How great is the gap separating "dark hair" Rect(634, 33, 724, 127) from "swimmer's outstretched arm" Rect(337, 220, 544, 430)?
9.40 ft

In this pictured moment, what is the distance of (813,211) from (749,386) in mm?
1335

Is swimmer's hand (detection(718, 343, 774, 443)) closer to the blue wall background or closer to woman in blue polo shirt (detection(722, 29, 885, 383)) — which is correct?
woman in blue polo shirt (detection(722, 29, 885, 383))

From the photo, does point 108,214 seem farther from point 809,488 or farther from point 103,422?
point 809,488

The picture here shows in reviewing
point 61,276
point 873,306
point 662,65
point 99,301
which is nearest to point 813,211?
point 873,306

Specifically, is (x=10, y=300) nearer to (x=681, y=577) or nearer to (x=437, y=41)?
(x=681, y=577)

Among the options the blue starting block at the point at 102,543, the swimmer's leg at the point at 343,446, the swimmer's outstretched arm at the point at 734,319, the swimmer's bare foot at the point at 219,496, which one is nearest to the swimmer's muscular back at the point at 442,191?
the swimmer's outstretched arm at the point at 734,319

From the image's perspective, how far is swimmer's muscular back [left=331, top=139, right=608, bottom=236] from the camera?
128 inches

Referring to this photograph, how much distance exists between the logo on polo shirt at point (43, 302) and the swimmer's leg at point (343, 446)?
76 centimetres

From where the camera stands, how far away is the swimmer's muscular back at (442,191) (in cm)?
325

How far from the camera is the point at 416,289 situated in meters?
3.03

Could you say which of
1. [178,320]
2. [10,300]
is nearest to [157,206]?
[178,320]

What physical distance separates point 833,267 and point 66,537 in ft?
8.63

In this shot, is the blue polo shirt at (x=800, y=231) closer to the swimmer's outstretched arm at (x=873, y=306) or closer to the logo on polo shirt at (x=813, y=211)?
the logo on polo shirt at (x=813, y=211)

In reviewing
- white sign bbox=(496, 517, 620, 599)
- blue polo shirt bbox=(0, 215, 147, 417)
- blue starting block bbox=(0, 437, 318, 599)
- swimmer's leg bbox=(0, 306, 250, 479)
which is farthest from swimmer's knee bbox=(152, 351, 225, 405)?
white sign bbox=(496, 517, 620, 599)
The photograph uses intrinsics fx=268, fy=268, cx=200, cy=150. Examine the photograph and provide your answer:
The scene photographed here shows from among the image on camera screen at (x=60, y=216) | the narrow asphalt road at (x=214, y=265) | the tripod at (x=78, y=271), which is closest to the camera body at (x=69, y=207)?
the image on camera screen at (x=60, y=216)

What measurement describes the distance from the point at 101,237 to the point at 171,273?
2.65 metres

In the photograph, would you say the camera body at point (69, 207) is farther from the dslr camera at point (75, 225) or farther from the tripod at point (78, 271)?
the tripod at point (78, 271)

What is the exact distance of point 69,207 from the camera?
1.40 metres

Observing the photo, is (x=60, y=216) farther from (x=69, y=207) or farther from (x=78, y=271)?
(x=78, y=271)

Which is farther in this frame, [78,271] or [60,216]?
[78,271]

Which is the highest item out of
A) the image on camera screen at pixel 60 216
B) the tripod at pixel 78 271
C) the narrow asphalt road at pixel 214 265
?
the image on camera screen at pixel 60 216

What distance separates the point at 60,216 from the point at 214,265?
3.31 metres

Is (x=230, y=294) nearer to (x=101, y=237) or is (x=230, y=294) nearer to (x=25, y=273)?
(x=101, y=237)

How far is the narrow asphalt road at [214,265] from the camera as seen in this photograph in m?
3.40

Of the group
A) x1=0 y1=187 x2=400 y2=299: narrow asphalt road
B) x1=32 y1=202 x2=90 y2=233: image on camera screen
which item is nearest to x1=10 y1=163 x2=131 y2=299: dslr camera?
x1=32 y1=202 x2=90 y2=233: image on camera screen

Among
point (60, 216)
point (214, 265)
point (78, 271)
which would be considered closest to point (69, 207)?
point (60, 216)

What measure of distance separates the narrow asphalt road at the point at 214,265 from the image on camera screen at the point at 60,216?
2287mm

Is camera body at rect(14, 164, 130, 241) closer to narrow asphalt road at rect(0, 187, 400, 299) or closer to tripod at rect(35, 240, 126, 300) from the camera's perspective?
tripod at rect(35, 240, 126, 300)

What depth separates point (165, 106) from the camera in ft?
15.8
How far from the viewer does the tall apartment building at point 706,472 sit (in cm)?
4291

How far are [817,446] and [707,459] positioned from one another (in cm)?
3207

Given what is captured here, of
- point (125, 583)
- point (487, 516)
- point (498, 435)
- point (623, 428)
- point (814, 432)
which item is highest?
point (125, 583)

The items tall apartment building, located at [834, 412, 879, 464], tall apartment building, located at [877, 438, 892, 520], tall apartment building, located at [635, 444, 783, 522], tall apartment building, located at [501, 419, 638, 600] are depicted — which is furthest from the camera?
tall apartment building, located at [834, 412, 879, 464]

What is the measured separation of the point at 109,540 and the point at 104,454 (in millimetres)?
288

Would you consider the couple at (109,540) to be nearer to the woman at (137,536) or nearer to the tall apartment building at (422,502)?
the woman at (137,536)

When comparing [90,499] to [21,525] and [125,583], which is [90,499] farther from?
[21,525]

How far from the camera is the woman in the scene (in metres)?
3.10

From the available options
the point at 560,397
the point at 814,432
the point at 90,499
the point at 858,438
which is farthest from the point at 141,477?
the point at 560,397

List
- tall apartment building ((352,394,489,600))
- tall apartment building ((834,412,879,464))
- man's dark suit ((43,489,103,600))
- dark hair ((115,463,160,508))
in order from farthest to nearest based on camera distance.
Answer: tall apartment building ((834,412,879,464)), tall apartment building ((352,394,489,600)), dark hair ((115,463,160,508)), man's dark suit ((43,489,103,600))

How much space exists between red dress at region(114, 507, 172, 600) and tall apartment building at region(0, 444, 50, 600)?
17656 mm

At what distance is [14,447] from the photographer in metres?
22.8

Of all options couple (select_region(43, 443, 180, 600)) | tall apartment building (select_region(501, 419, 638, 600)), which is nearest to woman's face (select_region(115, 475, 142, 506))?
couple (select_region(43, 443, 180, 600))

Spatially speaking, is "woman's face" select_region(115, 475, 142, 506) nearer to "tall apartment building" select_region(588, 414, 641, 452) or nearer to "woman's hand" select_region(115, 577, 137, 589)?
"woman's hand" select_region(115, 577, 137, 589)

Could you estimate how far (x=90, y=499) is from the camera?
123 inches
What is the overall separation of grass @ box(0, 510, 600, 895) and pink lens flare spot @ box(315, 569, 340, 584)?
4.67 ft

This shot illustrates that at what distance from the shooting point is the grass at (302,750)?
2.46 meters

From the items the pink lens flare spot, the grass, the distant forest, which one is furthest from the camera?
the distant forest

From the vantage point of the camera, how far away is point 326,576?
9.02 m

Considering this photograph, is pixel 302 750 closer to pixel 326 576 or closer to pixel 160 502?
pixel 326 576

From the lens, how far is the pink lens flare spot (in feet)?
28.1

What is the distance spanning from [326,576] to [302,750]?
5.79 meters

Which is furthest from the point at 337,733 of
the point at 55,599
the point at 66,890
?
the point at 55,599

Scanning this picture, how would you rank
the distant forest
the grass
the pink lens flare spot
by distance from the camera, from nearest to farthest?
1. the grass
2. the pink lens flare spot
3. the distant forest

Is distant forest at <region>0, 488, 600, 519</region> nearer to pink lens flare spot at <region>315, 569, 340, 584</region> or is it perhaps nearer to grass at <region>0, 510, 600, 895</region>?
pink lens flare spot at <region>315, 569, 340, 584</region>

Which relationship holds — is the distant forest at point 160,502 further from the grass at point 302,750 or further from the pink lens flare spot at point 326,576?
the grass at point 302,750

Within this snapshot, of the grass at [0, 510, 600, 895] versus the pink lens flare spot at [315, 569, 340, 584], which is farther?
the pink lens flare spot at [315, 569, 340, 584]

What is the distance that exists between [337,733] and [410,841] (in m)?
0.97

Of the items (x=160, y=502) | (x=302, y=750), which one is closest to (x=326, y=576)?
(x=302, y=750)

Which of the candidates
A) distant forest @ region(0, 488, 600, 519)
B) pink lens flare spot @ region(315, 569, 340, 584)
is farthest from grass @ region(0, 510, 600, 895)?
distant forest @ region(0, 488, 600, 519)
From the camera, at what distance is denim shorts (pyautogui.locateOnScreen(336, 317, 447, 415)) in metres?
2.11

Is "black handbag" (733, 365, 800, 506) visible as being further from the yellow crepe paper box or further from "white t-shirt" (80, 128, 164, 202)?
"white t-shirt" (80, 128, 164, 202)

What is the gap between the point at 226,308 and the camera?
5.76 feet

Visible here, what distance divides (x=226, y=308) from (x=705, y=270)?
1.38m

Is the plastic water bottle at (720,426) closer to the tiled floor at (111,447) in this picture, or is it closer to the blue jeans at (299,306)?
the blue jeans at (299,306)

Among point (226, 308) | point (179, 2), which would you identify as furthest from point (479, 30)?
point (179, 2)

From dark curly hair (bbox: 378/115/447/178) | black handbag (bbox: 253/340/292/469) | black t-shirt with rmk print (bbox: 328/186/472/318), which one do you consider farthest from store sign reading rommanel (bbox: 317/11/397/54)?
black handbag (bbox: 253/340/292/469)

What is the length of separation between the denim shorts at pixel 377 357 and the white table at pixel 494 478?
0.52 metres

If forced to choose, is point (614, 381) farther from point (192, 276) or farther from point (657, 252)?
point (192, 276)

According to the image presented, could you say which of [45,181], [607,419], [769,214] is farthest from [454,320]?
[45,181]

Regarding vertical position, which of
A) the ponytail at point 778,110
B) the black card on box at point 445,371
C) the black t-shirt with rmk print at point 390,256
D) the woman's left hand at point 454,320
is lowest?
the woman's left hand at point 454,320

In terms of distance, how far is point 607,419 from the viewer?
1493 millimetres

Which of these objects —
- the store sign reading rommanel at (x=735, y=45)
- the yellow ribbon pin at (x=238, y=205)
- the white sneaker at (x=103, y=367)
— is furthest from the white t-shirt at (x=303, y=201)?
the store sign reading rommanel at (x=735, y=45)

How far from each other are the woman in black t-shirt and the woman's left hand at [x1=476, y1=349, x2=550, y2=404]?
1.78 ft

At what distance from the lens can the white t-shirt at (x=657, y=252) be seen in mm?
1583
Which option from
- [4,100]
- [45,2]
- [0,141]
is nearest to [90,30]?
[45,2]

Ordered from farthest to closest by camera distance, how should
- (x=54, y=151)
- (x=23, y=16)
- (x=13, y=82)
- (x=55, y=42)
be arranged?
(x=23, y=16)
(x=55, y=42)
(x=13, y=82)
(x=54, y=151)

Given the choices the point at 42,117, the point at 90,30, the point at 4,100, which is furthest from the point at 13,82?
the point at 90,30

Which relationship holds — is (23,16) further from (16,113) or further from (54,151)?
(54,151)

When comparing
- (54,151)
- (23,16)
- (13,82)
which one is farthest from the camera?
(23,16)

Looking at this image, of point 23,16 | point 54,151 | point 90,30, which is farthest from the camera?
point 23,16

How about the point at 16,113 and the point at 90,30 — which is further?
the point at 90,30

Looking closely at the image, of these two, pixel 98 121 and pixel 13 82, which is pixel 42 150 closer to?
..............................
### Goal of the exercise
Only the lines from the one containing "Ordered from farthest" to the end of the records should be repeated, exactly as they appear.

### Result
Ordered from farthest to closest by camera distance, how should
- (x=54, y=151)
- (x=23, y=16)
- (x=13, y=82)
- (x=55, y=42)
be arranged?
(x=23, y=16)
(x=55, y=42)
(x=13, y=82)
(x=54, y=151)

Given the choices the point at 42,117, the point at 90,30, the point at 4,100, which is furthest from the point at 13,82?
the point at 90,30

Which relationship holds — is (23,16) further from (16,113) or further from (54,151)?
(54,151)

When comparing
- (54,151)
- (23,16)
- (13,82)
which one is farthest from the camera?
(23,16)

Looking at this image, of point 23,16 | point 54,151 | point 90,30, which is farthest from the camera?
point 23,16

How about the point at 16,113 and the point at 90,30 — which is further?
the point at 90,30

Looking closely at the image, of these two, pixel 98 121 and pixel 13 82, which is pixel 42 150 closer to?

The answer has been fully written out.